§ **Selected extract**
--------------------------------

Interesting results on the loopback test (see Script in original post/ticket details)

pi@Ender5Pro:~/Downloads $ sudo python uart_test.py
UART loopback test failed.
Sent: Hello, UART Loopback!
Received:
Debian GNU/Linux 12
pi@Ender5Pro:~/Downloads $ sudo python uart_test.py
UART loopback test failed.
Sent: Hello, UART Loopback!
Received:
pi@Ender5Pro:~/Downloads $ sudo python uart_test.py
UART loopback test failed.
Sent: Hello, UART Loopback!
Received:

(Yes, it received/read all those carriage returns)

pi@Ender5Pro:~/Downloads $ sudo python uart_test.py
UART loopback test failed.
Sent: Hello, UART Loopback!
Received:
UART loopback test failed.
Sent: Hello, UART Loopback!
Received:
Login incorrect
Ende
idulkoan commented 3 days ago

Revised Script:

import serial
import time

# Configure the serial port
port = '/dev/ttyAMA0'
baudrate = 250000
timeout = 2  # Increased timeout to 2 seconds for slower communication

# Initialize the serial connection
ser = serial.Serial(port, baudrate, timeout=timeout)

--------------------------------

Records from a dataset:

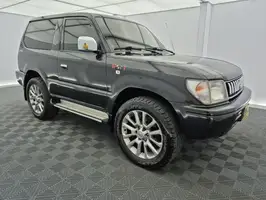 2008  Toyota Prado - Image 20
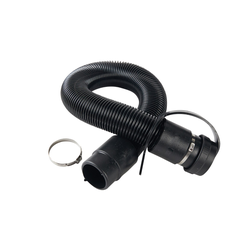 Tennant/Nobles - 4198027 - Hose, Drain, Recvy Tank Kit, Repair (Replaces Tennant 9011714)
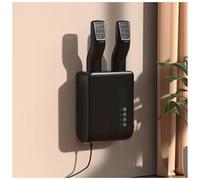 Shoe Dryer,Wall Mounted Electric Socks Gloves Dryer, Quiet Boot Dryer with 3H Timer Constant Temperature, Smart Boot Deodorizer for Work Boots Gloves Hats Socks Ski Boots green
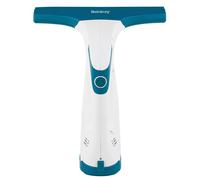 Beldray Smart Window Rechargeable Handheld Vacuum Dust Dirt Tiles Mirror Cleaner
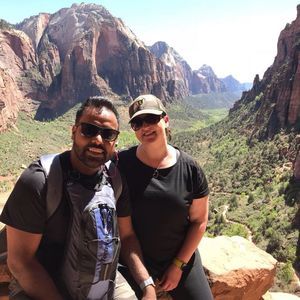 Meet your Posher, Jessicka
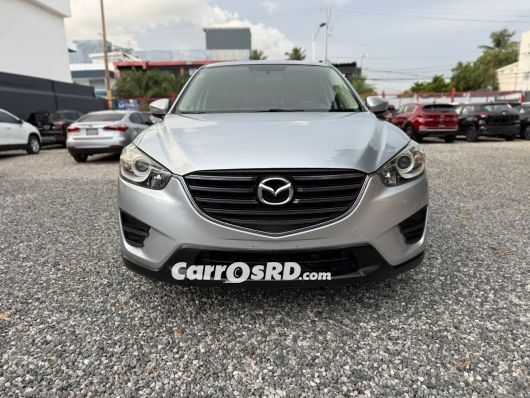 Mazda CX-5 Jeepeta en venta
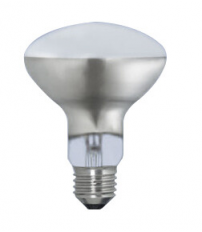 11722 MATE LAMPARA REFLECTORA R90 60W E27 CLAR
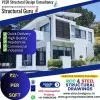 VLSR STRUCTURAL DESIGN CONSULTANCY
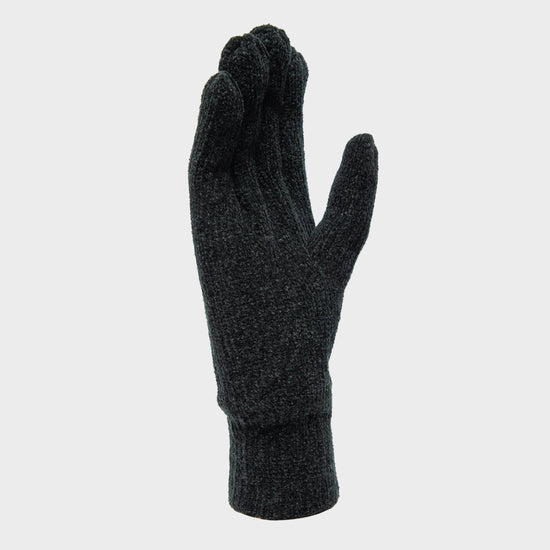 Women's Thinsulate Chennile Gloves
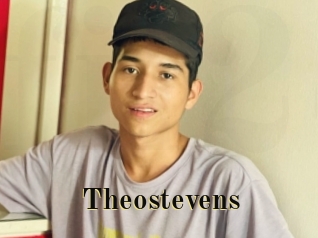 Theostevens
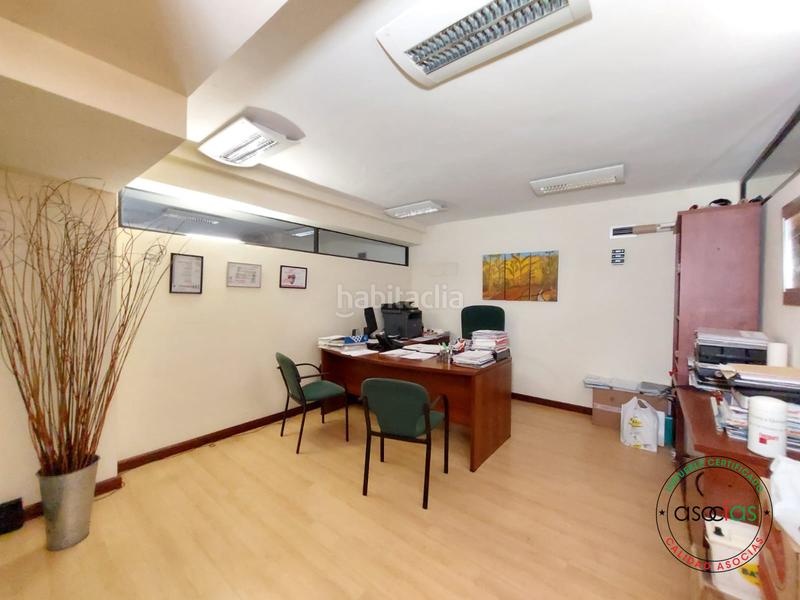 Foto 00c6464c-483e-4d6b-8297-e910022b8434. Geschäftsraum in Laviada Gijón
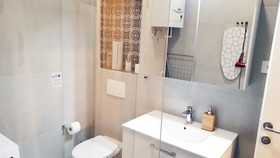 Donos Apartments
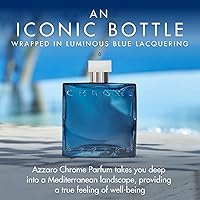 Azzaro Chrome Parfum 75mL — image 4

--------------------------------

Rewrite the passage of the UART loopback thread between "# Configure the" and "serial.Serial(port, baudrate, timeout=timeout)", inclusive, changing "250000" to "115200".

§ **Solved exercise**
# Configure the serial port
port = '/dev/ttyAMA0'
baudrate = 115200
timeout = 2  # Increased timeout to 2 seconds for slower communication

# Initialize the serial connection
ser = serial.Serial(port, baudrate, timeout=timeout)